Dalam pembahasan terdahulu telah disebutkan melalui sanad ini dalam
riwayat Ibnu Abu Hatim hal yang sama dengan apa yang diketengahkan oleh
Ibnu Asakir, yaitu: Aku tidak mengetahui apakah Tubba' seorang yang
dilaknat ataukah bukan?
Hanya Allah-lah yang Maha Mengetahui kebenarannya.

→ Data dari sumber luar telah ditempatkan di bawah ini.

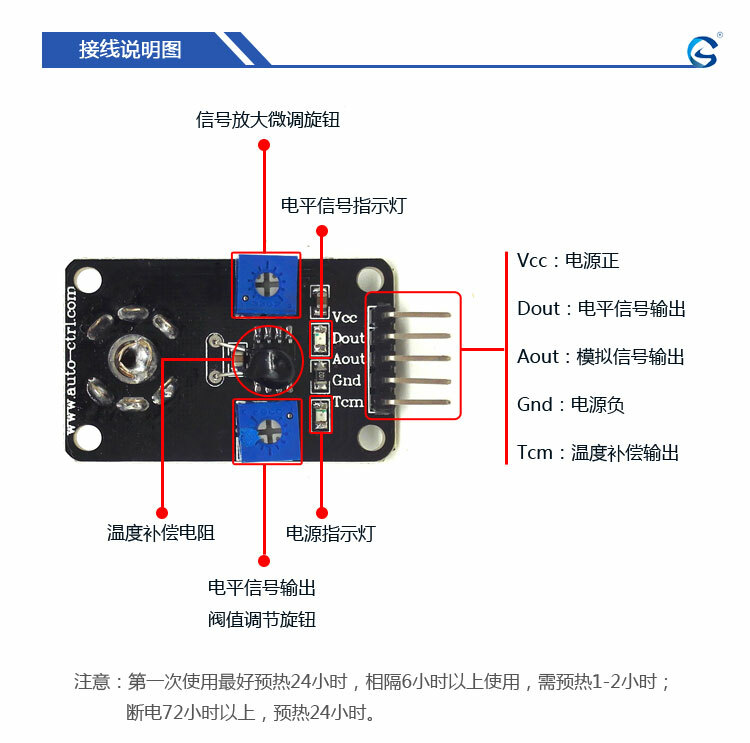 接线说明图

信号放大微调旋钮

电平信号指示灯

www.auto-ctrl.com

Vcc
Dout
Aout
Gnd
Tcm

Vcc：电源正

Dout：电平信号输出

Aout：模拟信号输出

Gnd：电源负

Tcm：温度补偿输出

温度补偿电阻

电源指示灯

电平信号输出
阀值调节旋钮

注意：第一次使用最好预热24小时，相隔6小时以上使用，需预热1-2小时；断电72小时以上，预热24小时。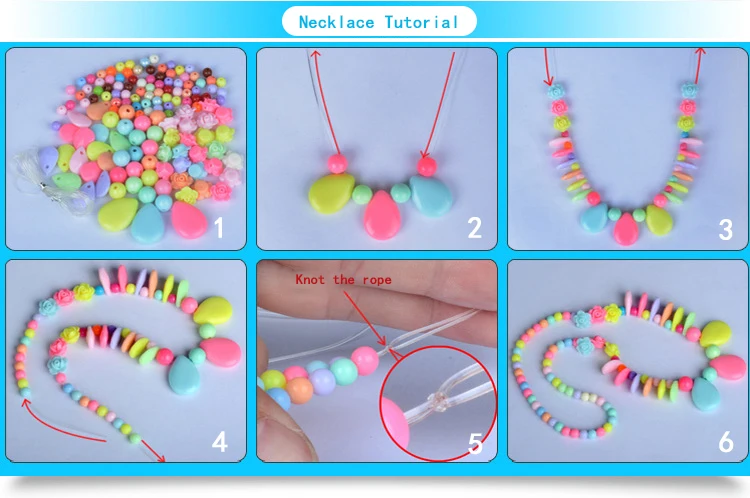 Necklace Tutorial

1

2

3

4

Knot the rope

5

6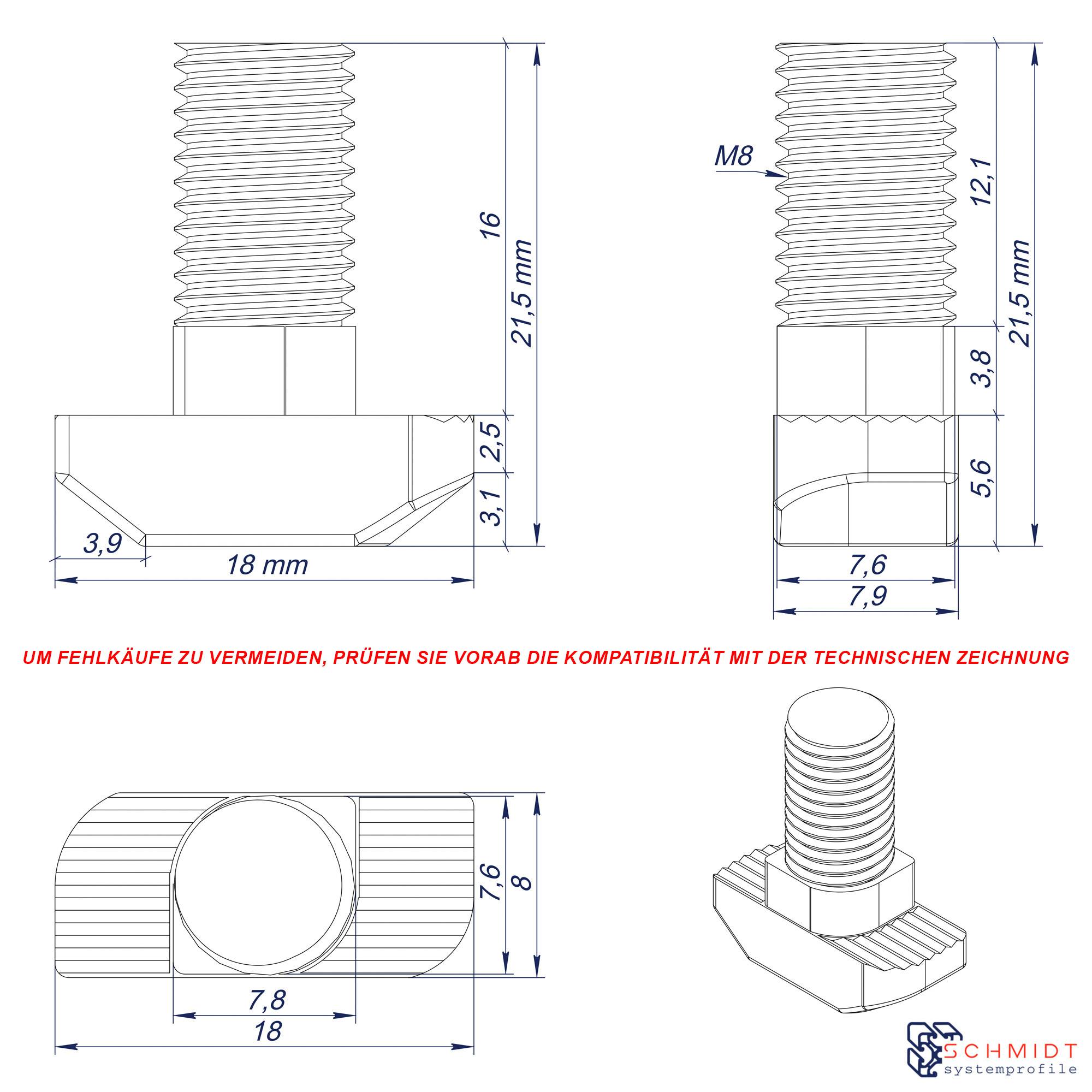 16
21,5 mm
2,5
3,1
3,9
18 mm
M8
12,1
21,5 mm
3,8
5,6
7,6
7,9

UM FEHLKÄUFE ZU VERMEIDEN, PRÜFEN SIE VORAB DIE KOMPATIBILITÄT MIT DER TECHNISCHEN ZEICHNUNG

7,6
8
7,8
18

SCHMIDT
systemprofile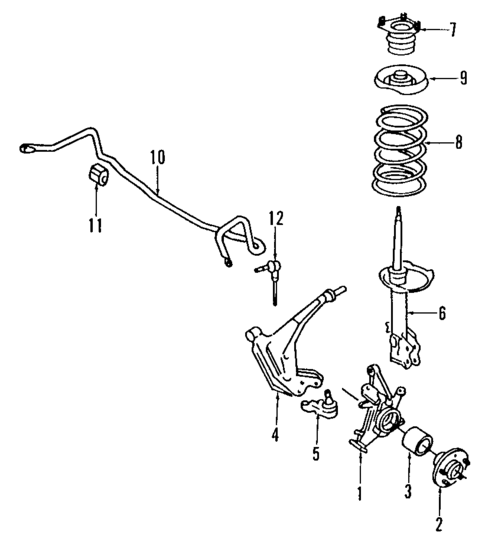 7
9
8
10
11
12
6
4
5
1
3
2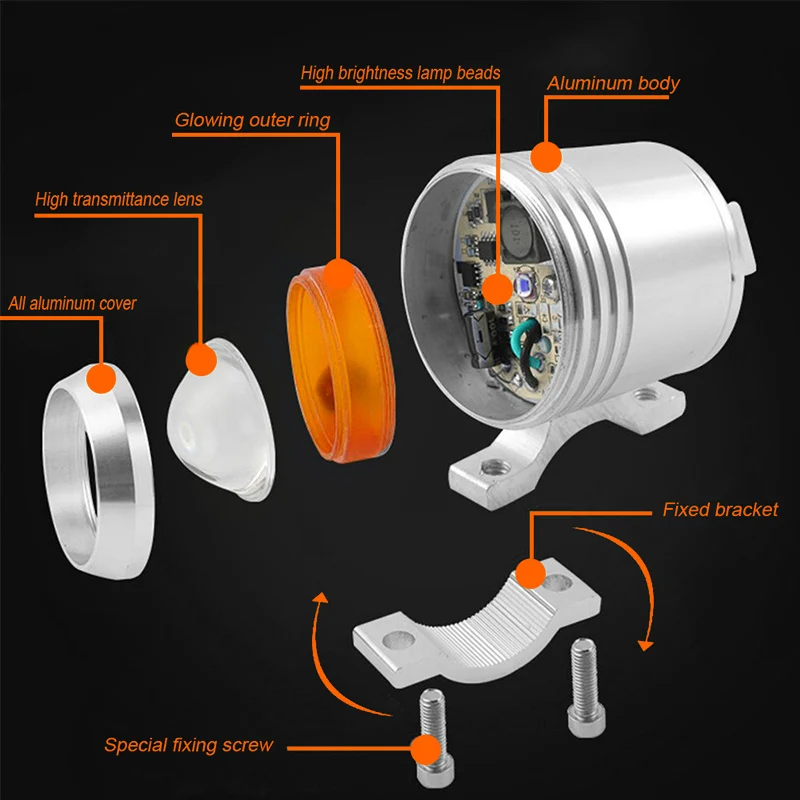 High brightness lamp beads

Aluminum body

Glowing outer ring

High transmittance lens

All aluminum cover

101

Fixed bracket

Special fixing screw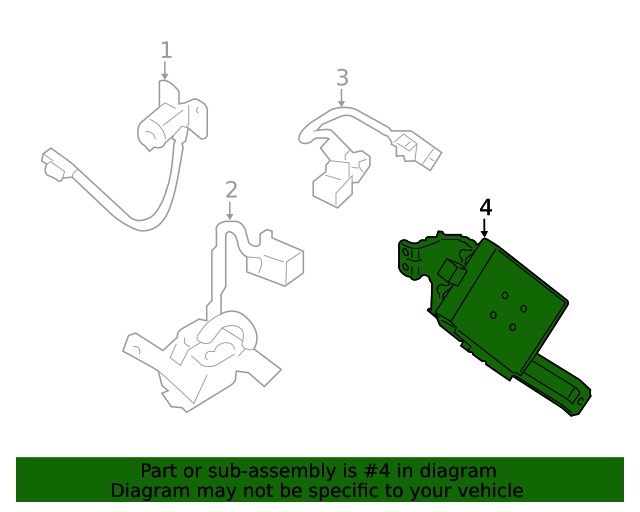 1

3

2

4

Part or sub-assembly is #4 in diagram
Diagram may not be specific to your vehicle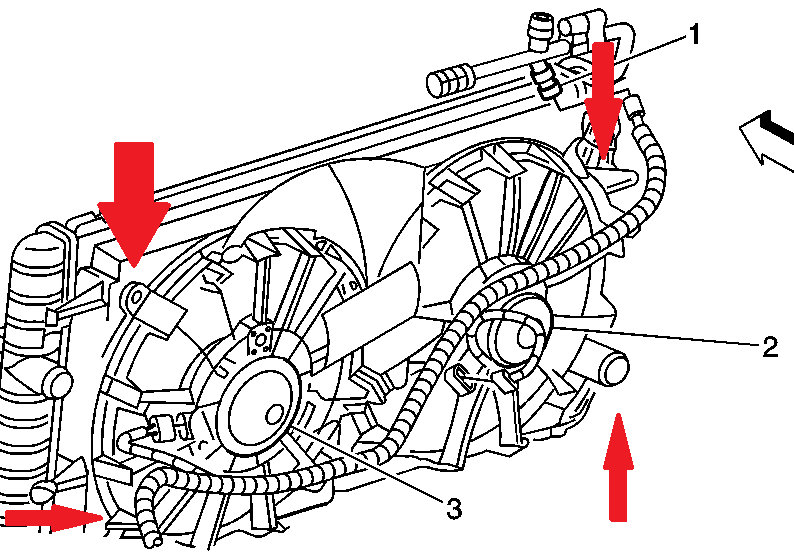 1
2
3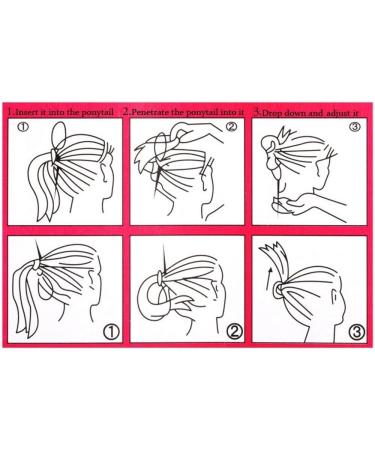 1. Insert it into the ponytail 2. Penetrate the ponytail into it 3. Drop down and adjust it

①

②

③

①

②

③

Ibnu Asakir telah
meriwayatkan hal ini melalui jalur Zakaria ibnu Yahya Al-Madani, dari
Ikrimah, dari Ibnu Abbas secara mauquf.
Abdur Razzaq mengatakan, telah menceritakan kepada kami Imran alias Abul
Huzail, telah menceritakan kepadaku Tamim ibnu Abdur Rahman yang
mengatakan bahwa Ata ibnu Abu Rabbah pernah mengatakan: Janganlah kalian
mencaci Tubba', karena sesungguhnya Rasulullah Saw. telah melarang
mencacinya.
Hanya Allah-lah Yang Maha Mengetahui.